Himanshu Dhillon

Personal information
- Born: 29 September 2005 (age 20) Jind, Haryana, India

Sport
- Sport: Shooting
- Event: 10 m air rifle

Medal record
Men's 10 m air rifle shooting
Representing India
Asian Games
| Silver medal – second place | 2026 Aichi–Nagoya | Individual |
| Silver medal – second place | 2026 Aichi–Nagoya | Team |

= Himanshu Dhillon =

Indian sport shooter (born 2005)

Himanshu Dhillon (born 29 September 2005) is an Indian sport shooter who specialises in the 10 m air rifle. He won silver medals in the individual and team 10 m air rifle events at the 2026 Asian Games.

== Early life ==
Dhillon is from Jind, Haryana, India. He started as a wrestler but after a few weeks he tried his hand at shooting and stuck to the sport following a coach's suggestion.

== Career ==
On 21 September 2026, Dhillon partnered with Rudrankksh Patil and Parth Mane to claim a silver medal for India in the 10m air rifle team event with a combined score of 1890.1 points. Later, he claimed his second silver in the individual scoring 252.4 points in the seven-sereies final. He qualified for the final in the seventh place with a score of 630.0 points. Teammate Rudrankksh qualified third with 631.8 points but could only get a bronze in the final.

Dhillon won two gold medals and a bronze at the ISSF Junior World Cup in 2025. In July 2026, he bagged a bronze, his first medal at the senior level, in the 10m air rifle mixed team event, partnering Sonam Maskar at the ISSF World Cup 2026 in Hangzhou.
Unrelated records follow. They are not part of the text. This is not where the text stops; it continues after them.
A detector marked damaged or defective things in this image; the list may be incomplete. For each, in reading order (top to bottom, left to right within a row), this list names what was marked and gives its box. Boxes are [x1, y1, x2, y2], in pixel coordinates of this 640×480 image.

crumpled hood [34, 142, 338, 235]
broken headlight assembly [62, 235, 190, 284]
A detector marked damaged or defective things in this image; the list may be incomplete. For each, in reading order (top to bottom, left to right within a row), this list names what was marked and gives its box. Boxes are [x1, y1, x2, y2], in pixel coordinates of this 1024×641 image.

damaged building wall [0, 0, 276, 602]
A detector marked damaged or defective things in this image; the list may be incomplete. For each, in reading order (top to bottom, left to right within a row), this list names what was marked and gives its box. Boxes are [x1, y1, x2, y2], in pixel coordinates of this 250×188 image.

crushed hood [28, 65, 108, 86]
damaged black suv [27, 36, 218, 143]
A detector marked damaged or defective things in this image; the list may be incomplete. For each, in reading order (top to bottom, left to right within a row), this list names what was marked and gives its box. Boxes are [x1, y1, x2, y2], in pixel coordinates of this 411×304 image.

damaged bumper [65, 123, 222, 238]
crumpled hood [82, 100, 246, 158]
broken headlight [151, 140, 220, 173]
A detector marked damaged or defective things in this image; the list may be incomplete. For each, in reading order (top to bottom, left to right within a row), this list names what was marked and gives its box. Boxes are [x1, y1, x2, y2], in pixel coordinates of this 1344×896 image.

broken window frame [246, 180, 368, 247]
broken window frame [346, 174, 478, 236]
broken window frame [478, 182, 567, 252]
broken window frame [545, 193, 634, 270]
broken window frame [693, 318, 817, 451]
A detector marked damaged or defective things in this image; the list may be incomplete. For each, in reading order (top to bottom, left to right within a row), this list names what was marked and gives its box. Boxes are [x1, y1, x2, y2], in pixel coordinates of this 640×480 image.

He scored 317.4 points and along with Sonam Uttam Maskar's 317.2, for a total of 634.6 points in the qualification round and went on to score 220.6 each for a total score of 441.2 points for a bronze.

In December 2025, he won a gold medal partnering Ramita Jindal, in the 10m air rifle mixed team event at the 68th National Shooting Championship at Bhopal.